DOCUMENT EXCERPT =
╔══

Source:
Two pieces of malicious software affecting Apple's Mac OS X appeared this week: a Trojan horse with the ability to download and install malicious code of an attacker's choice, and a hacker tool for creating backdoors, according to security vendors.

The Trojan — called 'OSX.RSPlug.D' by Intego, the Mac security specialist that discovered the threat — is a variant on an older piece of malicious code but with a new installer, Intego said.

"It is a downloader, and it contacts a remote server to download the files it installs," Intego said in an advisory. "This means that, in the future, the downloader may be able to install payloads [other] than the one it currently installs." . . .

OSX.Lamzev.A is a hacker tool designed primarily to allow attackers to install backdoors in a user's system, according to Intego. However, the company dismissed the tool as a serious threat because a potential hacker has to have physical access to a system to install the backdoor.

"Unlike true malware and Trojan horses, OSX.TrojanKit.Malez requires that a hacker already have access to a Mac in order to install the code," Intego stated.

Other antivirus vendors noted that Lamzev could be disguised as a piece of legitimate software and used to trick users into creating the backdoor themselves.

Lamzev is not related to RSPlug, despite several high-profile reports confounding the two, Intego emphasized. (Source)
Be careful out there. Upgrade your anti-virus and all that.

╚══

GIVEN ENTRIES =

╔══

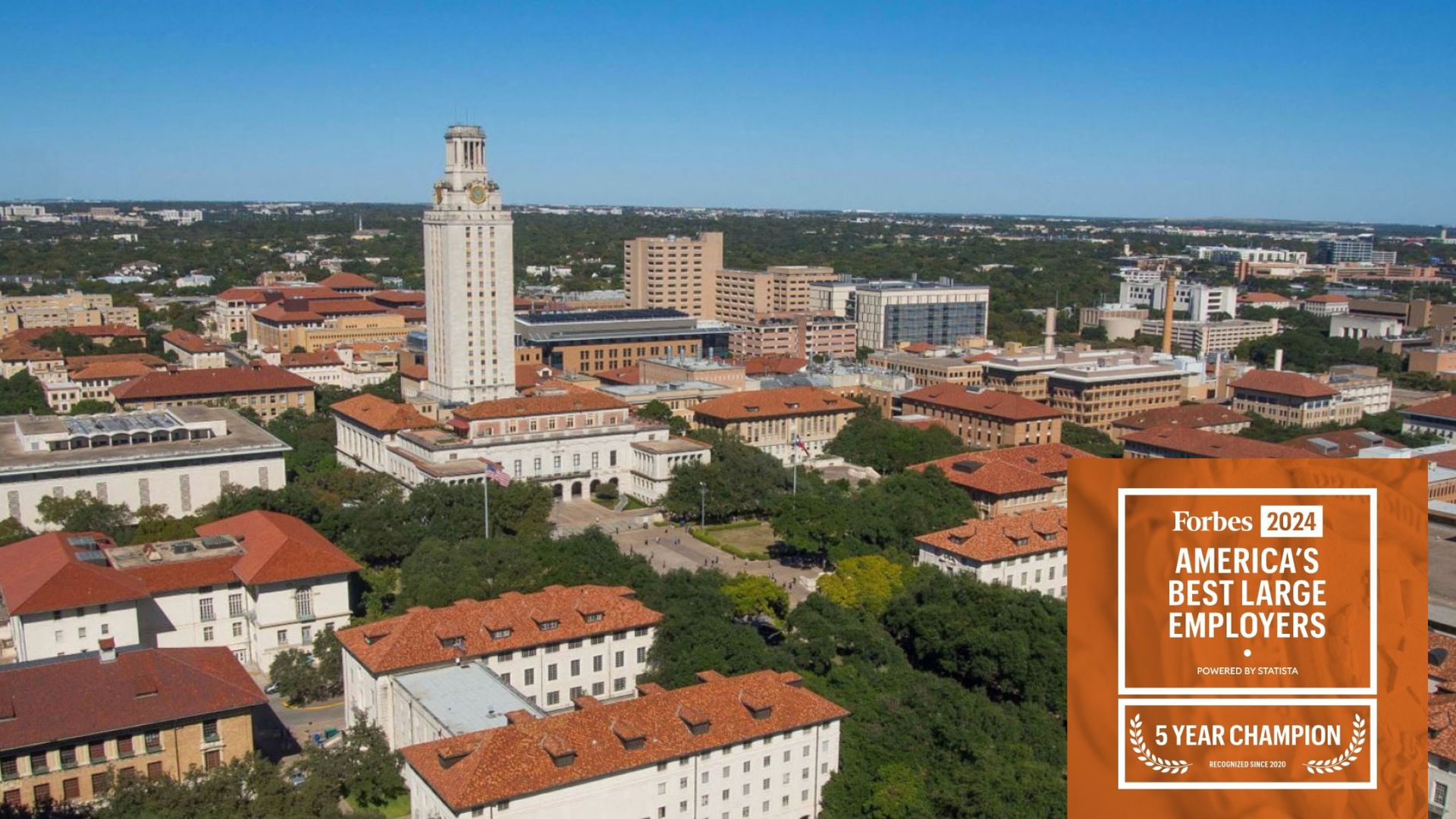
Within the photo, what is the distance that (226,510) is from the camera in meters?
55.5

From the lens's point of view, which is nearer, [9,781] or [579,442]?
[9,781]

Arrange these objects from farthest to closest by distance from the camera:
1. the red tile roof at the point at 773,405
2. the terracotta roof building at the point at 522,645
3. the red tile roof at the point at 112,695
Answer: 1. the red tile roof at the point at 773,405
2. the terracotta roof building at the point at 522,645
3. the red tile roof at the point at 112,695

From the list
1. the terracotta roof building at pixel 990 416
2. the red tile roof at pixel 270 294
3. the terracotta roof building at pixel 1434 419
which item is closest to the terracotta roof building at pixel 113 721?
the terracotta roof building at pixel 990 416

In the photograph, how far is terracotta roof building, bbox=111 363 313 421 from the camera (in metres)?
83.3

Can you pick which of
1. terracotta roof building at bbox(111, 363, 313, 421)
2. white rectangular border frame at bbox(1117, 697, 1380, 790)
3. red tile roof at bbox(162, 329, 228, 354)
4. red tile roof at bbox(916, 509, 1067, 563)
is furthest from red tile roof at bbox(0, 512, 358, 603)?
red tile roof at bbox(162, 329, 228, 354)

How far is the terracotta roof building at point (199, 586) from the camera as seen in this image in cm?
4075

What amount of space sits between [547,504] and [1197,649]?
52091 millimetres

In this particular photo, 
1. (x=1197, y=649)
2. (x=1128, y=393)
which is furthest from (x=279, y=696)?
(x=1128, y=393)

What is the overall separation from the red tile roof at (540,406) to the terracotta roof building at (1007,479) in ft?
67.1

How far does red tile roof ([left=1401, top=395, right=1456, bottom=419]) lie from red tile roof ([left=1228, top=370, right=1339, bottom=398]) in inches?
245

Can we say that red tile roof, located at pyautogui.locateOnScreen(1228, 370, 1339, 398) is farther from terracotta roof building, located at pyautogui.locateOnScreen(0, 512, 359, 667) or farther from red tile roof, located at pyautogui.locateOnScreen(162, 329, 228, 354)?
red tile roof, located at pyautogui.locateOnScreen(162, 329, 228, 354)

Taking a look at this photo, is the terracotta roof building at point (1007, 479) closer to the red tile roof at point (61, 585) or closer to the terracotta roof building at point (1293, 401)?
the terracotta roof building at point (1293, 401)

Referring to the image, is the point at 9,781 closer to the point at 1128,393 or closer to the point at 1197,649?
the point at 1197,649

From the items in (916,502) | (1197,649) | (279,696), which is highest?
(1197,649)
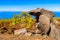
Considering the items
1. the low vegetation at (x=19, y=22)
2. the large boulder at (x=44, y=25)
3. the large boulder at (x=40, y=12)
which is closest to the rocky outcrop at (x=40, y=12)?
the large boulder at (x=40, y=12)

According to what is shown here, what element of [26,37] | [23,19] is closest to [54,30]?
[26,37]

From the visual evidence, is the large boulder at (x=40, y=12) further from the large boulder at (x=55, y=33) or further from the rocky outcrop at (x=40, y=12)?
the large boulder at (x=55, y=33)

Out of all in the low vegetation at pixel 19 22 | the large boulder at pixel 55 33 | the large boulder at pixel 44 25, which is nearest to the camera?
the large boulder at pixel 55 33

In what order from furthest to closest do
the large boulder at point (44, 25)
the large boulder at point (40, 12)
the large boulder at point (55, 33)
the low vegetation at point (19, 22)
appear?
the large boulder at point (40, 12)
the low vegetation at point (19, 22)
the large boulder at point (44, 25)
the large boulder at point (55, 33)

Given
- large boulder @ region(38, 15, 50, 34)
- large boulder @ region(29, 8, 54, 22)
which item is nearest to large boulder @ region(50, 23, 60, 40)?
large boulder @ region(38, 15, 50, 34)

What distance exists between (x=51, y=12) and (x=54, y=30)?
5.37m

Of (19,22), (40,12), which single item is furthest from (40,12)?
(19,22)

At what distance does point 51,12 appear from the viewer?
20.2m

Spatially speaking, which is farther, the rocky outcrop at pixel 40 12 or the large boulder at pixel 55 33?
the rocky outcrop at pixel 40 12

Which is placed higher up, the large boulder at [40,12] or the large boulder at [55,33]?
the large boulder at [40,12]

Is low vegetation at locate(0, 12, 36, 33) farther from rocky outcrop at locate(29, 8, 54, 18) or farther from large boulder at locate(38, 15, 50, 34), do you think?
large boulder at locate(38, 15, 50, 34)

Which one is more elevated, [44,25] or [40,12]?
[40,12]

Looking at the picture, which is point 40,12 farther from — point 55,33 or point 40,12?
point 55,33

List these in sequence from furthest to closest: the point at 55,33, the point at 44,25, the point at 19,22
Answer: the point at 19,22, the point at 44,25, the point at 55,33
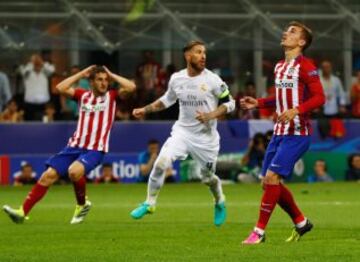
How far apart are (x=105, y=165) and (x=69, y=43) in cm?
476

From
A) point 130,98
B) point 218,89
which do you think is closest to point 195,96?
point 218,89

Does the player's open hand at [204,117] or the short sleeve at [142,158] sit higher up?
the player's open hand at [204,117]

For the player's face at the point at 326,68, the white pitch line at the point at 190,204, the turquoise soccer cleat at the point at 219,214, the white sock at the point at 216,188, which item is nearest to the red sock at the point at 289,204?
the turquoise soccer cleat at the point at 219,214

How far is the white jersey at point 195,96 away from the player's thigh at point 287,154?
121 inches

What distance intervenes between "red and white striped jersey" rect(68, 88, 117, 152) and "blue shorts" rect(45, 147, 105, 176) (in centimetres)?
8

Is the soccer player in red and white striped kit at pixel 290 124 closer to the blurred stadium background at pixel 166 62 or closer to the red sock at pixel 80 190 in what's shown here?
the red sock at pixel 80 190

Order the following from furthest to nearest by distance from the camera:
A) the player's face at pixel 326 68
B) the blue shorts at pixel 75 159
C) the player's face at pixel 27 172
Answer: the player's face at pixel 326 68 < the player's face at pixel 27 172 < the blue shorts at pixel 75 159

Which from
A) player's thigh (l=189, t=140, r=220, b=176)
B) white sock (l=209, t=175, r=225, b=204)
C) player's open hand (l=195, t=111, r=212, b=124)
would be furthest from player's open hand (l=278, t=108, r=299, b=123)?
white sock (l=209, t=175, r=225, b=204)

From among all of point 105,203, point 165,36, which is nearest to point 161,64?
point 165,36

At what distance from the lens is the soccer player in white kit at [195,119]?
1728 cm

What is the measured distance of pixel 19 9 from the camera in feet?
109

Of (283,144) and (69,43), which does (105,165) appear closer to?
(69,43)

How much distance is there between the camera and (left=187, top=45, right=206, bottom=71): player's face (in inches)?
683

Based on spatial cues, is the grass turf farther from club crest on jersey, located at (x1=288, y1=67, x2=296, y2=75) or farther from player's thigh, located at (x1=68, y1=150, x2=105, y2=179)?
club crest on jersey, located at (x1=288, y1=67, x2=296, y2=75)
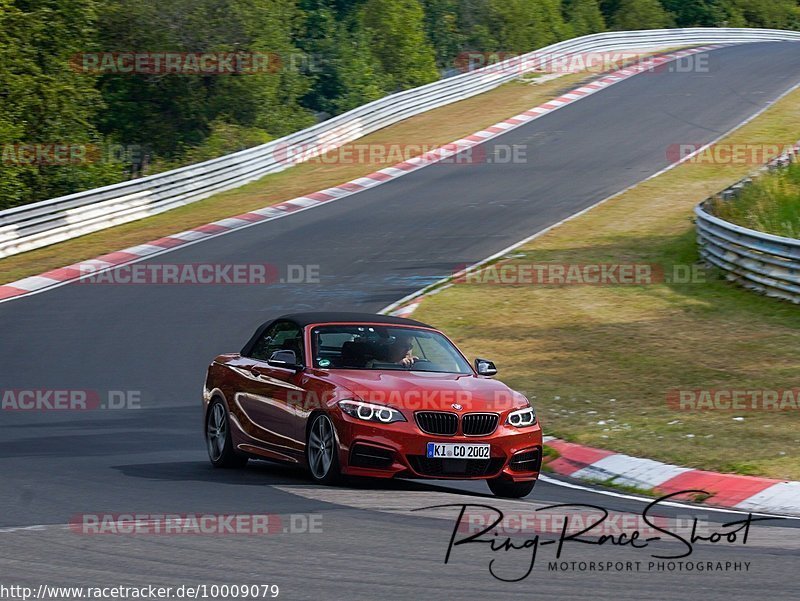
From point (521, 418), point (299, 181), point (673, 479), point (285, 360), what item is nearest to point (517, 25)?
point (299, 181)

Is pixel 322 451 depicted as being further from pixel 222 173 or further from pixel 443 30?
pixel 443 30

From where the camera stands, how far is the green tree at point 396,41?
56.2m

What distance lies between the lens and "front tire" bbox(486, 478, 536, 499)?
10164 mm

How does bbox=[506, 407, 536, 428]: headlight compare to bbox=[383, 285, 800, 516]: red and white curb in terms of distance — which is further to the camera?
bbox=[506, 407, 536, 428]: headlight

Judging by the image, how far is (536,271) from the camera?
2314 centimetres

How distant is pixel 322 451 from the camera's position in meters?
10.2

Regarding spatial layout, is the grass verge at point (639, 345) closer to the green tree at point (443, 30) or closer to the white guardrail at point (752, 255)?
the white guardrail at point (752, 255)

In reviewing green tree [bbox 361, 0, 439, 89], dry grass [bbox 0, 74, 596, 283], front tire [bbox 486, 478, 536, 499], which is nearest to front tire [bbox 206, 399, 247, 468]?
front tire [bbox 486, 478, 536, 499]

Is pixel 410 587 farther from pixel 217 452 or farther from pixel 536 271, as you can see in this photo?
pixel 536 271

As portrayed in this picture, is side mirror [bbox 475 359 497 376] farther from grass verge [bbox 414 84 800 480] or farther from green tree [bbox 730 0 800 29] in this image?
green tree [bbox 730 0 800 29]

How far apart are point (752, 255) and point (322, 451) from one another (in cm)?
1261

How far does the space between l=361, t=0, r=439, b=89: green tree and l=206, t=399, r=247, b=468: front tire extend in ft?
147

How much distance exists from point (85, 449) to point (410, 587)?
6.61 metres

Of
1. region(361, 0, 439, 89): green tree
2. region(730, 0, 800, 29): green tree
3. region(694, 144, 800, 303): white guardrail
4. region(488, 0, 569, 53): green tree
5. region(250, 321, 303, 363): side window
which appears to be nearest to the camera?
region(250, 321, 303, 363): side window
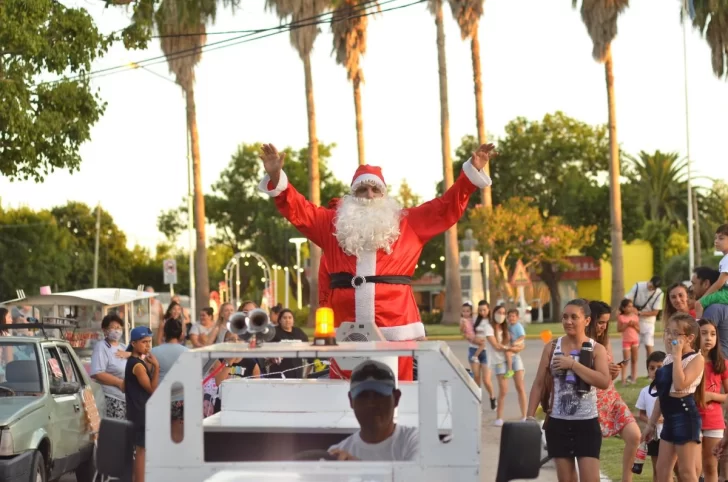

╚══

WORK INSTRUCTIONS =
1 – Reproduce the passage of the Mac malware report from "Other antivirus vendors" to "Intego emphasized. (Source)".
2 – According to the Mac malware report, what does a potential hacker need before the OSX.Lamzev.A tool can install a backdoor?

ANSWERS FOR THE EXERCISE =
1 –
Other antivirus vendors noted that Lamzev could be disguised as a piece of legitimate software and used to trick users into creating the backdoor themselves.

Lamzev is not related to RSPlug, despite several high-profile reports confounding the two, Intego emphasized. (Source)

2 – Physical access to the system.